入口手前にかかっていた宇宙写真「宇宙への旅−25年の歴史」(→紹介)は大変すばらしく、暗く静かな宇宙へ行った人たちの息づかいが伝わってくるようだった。よく見る写真がいくつもあったにもかかわらず、大きく美しいプリントで見ると印象がずいぶん変わる。黒の黒さに遠慮がないというか、生きるものを寄せ付けない黒さ。宇宙へ行くって、こういうことなのか。

モリナガ・ヨウの、王立科学博物館の原画は細かさにため息。第3弾早くこいこい。

ISS飛行軌道に基づく球体モデル」(→写真※説明が間違ってます)は、現物を手に取ることができて大満足。地球の大きさに対して、ISSの軌道は高いような低いような、不思議な深さの溝になっている。これで高度400キロ。

[書影:イマジナリー・ナンバーズ―コンピュータによるヴィジュアル・プログラミング・ラボラトリー] 木本圭子の「イマジナリー・ナンバーズ」(→紹介)は、数式で表された点がきわめて細かな粒子として表現されているもの。フィルムに細かく細かく描かれた点が美しい。単なる点の集まりだけれど、視覚に入ってくる情報が多いから「鑑賞」できる。そういう点ではメガスターに似ている。

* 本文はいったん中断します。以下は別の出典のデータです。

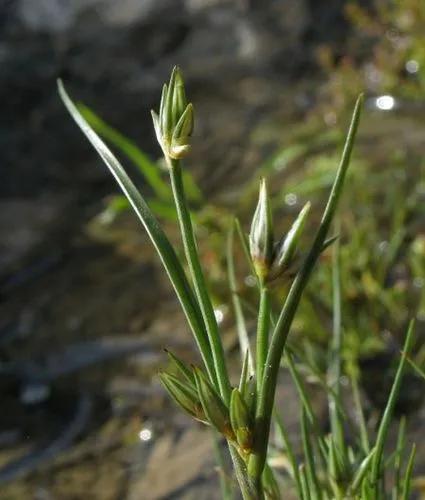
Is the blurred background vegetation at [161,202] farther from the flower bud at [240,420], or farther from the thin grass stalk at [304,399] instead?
the flower bud at [240,420]

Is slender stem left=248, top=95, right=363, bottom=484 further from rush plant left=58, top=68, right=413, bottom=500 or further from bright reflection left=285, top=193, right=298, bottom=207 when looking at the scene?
bright reflection left=285, top=193, right=298, bottom=207

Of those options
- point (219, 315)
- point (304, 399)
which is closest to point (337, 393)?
point (304, 399)

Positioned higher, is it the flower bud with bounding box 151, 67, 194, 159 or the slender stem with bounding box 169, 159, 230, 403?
the flower bud with bounding box 151, 67, 194, 159

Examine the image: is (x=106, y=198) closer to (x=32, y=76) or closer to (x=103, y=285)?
(x=103, y=285)

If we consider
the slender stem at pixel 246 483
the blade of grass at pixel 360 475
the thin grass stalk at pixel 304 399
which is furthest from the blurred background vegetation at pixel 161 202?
the slender stem at pixel 246 483

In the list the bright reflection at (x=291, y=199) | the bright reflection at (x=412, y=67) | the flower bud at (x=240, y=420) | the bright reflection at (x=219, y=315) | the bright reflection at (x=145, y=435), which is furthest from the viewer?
the bright reflection at (x=412, y=67)

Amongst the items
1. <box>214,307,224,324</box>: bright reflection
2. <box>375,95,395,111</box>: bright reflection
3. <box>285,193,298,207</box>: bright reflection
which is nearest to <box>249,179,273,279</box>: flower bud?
<box>214,307,224,324</box>: bright reflection

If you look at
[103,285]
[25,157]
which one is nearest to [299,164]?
[103,285]
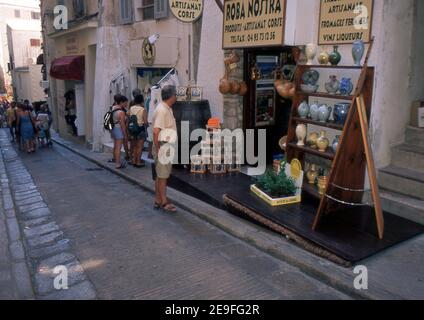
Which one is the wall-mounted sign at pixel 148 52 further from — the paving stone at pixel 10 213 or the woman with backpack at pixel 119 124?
the paving stone at pixel 10 213

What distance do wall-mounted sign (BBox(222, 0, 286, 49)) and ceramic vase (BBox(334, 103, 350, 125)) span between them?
134cm

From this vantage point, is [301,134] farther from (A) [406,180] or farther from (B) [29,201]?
(B) [29,201]

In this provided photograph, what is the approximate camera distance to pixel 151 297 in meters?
3.56

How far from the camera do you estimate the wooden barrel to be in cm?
710

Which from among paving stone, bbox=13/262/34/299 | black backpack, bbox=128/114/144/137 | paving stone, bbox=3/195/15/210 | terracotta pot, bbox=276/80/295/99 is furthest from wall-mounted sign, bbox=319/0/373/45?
paving stone, bbox=3/195/15/210

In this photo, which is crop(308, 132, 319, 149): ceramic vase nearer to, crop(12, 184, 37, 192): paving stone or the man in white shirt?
the man in white shirt

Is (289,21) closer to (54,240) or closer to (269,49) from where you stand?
(269,49)

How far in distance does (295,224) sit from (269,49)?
148 inches

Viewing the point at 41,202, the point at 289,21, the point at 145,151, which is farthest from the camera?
the point at 145,151

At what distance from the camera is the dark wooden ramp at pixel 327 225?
394cm

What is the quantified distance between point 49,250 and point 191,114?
341 centimetres

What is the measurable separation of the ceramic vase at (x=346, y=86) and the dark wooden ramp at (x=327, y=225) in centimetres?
137

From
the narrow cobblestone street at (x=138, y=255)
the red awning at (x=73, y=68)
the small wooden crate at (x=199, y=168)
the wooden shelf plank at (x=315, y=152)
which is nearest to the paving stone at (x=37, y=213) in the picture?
the narrow cobblestone street at (x=138, y=255)
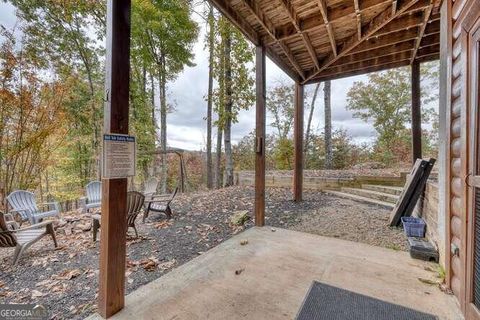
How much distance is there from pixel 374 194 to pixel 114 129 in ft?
17.5

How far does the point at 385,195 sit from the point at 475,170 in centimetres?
371

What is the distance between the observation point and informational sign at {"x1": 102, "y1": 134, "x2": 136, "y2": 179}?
1.47m

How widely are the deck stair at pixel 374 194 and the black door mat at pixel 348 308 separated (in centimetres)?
325

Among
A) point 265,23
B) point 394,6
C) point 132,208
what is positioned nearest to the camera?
point 394,6

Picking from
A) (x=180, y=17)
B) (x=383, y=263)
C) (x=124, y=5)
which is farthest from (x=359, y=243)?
(x=180, y=17)

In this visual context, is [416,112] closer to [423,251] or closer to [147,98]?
[423,251]

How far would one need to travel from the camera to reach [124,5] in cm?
154

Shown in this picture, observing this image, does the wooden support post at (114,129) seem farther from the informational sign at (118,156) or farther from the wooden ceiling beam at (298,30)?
the wooden ceiling beam at (298,30)

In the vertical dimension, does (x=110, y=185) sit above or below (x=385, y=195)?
above

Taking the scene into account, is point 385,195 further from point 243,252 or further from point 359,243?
point 243,252

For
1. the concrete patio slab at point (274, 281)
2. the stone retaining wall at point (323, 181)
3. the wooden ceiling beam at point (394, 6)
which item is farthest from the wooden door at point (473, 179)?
the stone retaining wall at point (323, 181)

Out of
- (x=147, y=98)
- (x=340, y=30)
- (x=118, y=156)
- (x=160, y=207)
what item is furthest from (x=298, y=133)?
(x=147, y=98)

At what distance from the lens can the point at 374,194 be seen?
493 centimetres

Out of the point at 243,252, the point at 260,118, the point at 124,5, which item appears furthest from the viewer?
the point at 260,118
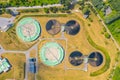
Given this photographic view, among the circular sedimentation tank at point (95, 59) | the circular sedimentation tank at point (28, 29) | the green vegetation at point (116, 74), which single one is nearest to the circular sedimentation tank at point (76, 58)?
the circular sedimentation tank at point (95, 59)

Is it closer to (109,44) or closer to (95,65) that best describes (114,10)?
(109,44)

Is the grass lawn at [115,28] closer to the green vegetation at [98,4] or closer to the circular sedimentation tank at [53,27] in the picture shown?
the green vegetation at [98,4]

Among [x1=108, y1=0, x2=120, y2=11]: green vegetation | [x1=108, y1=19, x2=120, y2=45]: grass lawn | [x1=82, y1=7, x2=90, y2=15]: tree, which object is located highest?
[x1=108, y1=0, x2=120, y2=11]: green vegetation

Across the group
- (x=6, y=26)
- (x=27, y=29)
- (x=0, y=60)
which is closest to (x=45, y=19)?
(x=27, y=29)

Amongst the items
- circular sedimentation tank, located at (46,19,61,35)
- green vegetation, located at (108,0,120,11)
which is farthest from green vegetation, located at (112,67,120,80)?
circular sedimentation tank, located at (46,19,61,35)

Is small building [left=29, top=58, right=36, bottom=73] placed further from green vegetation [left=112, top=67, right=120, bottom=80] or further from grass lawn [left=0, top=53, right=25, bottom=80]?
green vegetation [left=112, top=67, right=120, bottom=80]

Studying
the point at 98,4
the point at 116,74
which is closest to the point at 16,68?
the point at 116,74
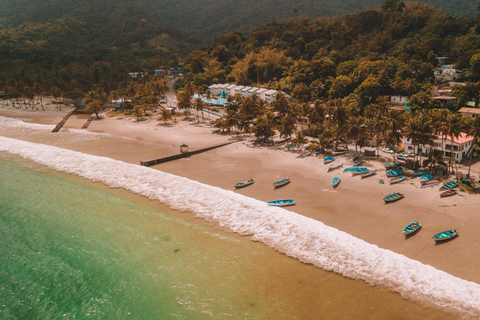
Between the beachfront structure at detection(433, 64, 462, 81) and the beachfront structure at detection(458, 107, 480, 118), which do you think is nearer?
the beachfront structure at detection(458, 107, 480, 118)

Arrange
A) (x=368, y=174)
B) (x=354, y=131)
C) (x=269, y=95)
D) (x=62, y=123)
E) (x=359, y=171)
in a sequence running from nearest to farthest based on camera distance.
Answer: (x=368, y=174), (x=359, y=171), (x=354, y=131), (x=62, y=123), (x=269, y=95)

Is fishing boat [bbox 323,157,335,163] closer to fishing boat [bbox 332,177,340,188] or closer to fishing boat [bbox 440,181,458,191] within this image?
fishing boat [bbox 332,177,340,188]

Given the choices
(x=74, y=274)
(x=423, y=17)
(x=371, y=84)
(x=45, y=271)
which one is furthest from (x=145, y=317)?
(x=423, y=17)

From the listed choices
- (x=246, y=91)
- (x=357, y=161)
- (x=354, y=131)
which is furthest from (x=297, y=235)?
(x=246, y=91)


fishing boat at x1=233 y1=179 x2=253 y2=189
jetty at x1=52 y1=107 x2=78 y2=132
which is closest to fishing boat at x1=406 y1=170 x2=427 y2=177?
fishing boat at x1=233 y1=179 x2=253 y2=189

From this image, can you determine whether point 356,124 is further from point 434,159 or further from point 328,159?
point 434,159

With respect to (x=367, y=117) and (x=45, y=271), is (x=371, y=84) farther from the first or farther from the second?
(x=45, y=271)
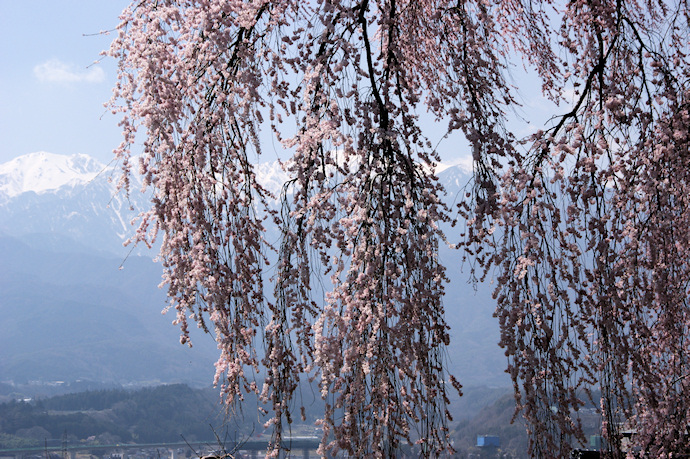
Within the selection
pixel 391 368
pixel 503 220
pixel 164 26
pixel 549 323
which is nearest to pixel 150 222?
pixel 164 26

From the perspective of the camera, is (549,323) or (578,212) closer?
(549,323)

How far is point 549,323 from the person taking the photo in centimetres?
264

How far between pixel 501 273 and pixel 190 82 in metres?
1.59

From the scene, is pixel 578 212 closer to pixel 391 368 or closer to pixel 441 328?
pixel 441 328

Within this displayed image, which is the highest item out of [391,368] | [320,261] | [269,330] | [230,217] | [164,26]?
[164,26]

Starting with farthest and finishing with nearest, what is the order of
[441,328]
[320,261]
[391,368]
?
[320,261] < [441,328] < [391,368]

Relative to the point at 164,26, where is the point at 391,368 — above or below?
below

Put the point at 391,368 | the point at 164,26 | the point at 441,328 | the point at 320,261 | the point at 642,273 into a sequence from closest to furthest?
1. the point at 391,368
2. the point at 441,328
3. the point at 320,261
4. the point at 164,26
5. the point at 642,273

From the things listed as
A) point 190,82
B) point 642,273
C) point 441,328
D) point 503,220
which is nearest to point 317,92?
A: point 190,82

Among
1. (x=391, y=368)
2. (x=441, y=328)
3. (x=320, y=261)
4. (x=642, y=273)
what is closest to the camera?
(x=391, y=368)

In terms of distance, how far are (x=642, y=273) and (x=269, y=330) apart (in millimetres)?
1894

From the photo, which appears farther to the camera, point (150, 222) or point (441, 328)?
point (150, 222)

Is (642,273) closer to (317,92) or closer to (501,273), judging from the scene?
(501,273)

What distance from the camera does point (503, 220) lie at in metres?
2.67
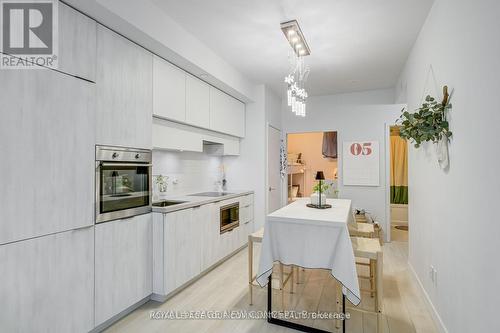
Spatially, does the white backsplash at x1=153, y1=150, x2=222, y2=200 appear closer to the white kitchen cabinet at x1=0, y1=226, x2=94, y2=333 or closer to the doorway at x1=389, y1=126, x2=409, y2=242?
the white kitchen cabinet at x1=0, y1=226, x2=94, y2=333

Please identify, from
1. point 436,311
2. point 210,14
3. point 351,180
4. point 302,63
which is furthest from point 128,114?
point 351,180

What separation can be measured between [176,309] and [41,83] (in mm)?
2131

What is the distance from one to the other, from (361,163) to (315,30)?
2.98 m

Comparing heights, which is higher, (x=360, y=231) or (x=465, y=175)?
(x=465, y=175)

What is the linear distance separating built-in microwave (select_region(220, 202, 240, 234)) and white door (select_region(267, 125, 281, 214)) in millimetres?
929

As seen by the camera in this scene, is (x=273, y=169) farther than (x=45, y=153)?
Yes

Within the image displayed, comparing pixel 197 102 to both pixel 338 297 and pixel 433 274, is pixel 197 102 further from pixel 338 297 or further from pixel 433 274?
pixel 433 274

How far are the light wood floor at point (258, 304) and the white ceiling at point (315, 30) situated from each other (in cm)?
281

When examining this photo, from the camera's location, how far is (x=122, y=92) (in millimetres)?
2322

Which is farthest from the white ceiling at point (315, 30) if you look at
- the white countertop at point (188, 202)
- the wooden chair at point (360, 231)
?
the wooden chair at point (360, 231)

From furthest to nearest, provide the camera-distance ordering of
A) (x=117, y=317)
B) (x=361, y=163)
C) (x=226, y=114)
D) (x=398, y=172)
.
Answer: (x=398, y=172), (x=361, y=163), (x=226, y=114), (x=117, y=317)

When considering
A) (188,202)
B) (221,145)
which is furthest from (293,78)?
(221,145)

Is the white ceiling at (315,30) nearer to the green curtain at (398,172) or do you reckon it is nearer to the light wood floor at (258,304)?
the green curtain at (398,172)

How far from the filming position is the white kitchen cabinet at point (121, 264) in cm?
210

動画も展示されていたが、普通のビデオプロジェクターが使われていたのが惜しい。IBMの超高精細モニタ「T221」で見てみたいと思った。これは22.2インチで3840×2400ピクセルという、とんでもない解像度を持っている。実際に見ると、デスクトップのアイコンは数ミリ角しかなく、ほとんど判別不能である。こういう高密度の画面で砂のような点がうねっていたら、なにか違うものを感じるかもしれない。

この展覧会が「知覚のフロンティア」を提示できていたかは、うーんちょっとどうでしょうというところだったけれど、科学とアートを結ぶ試みはさらに続けてほしい。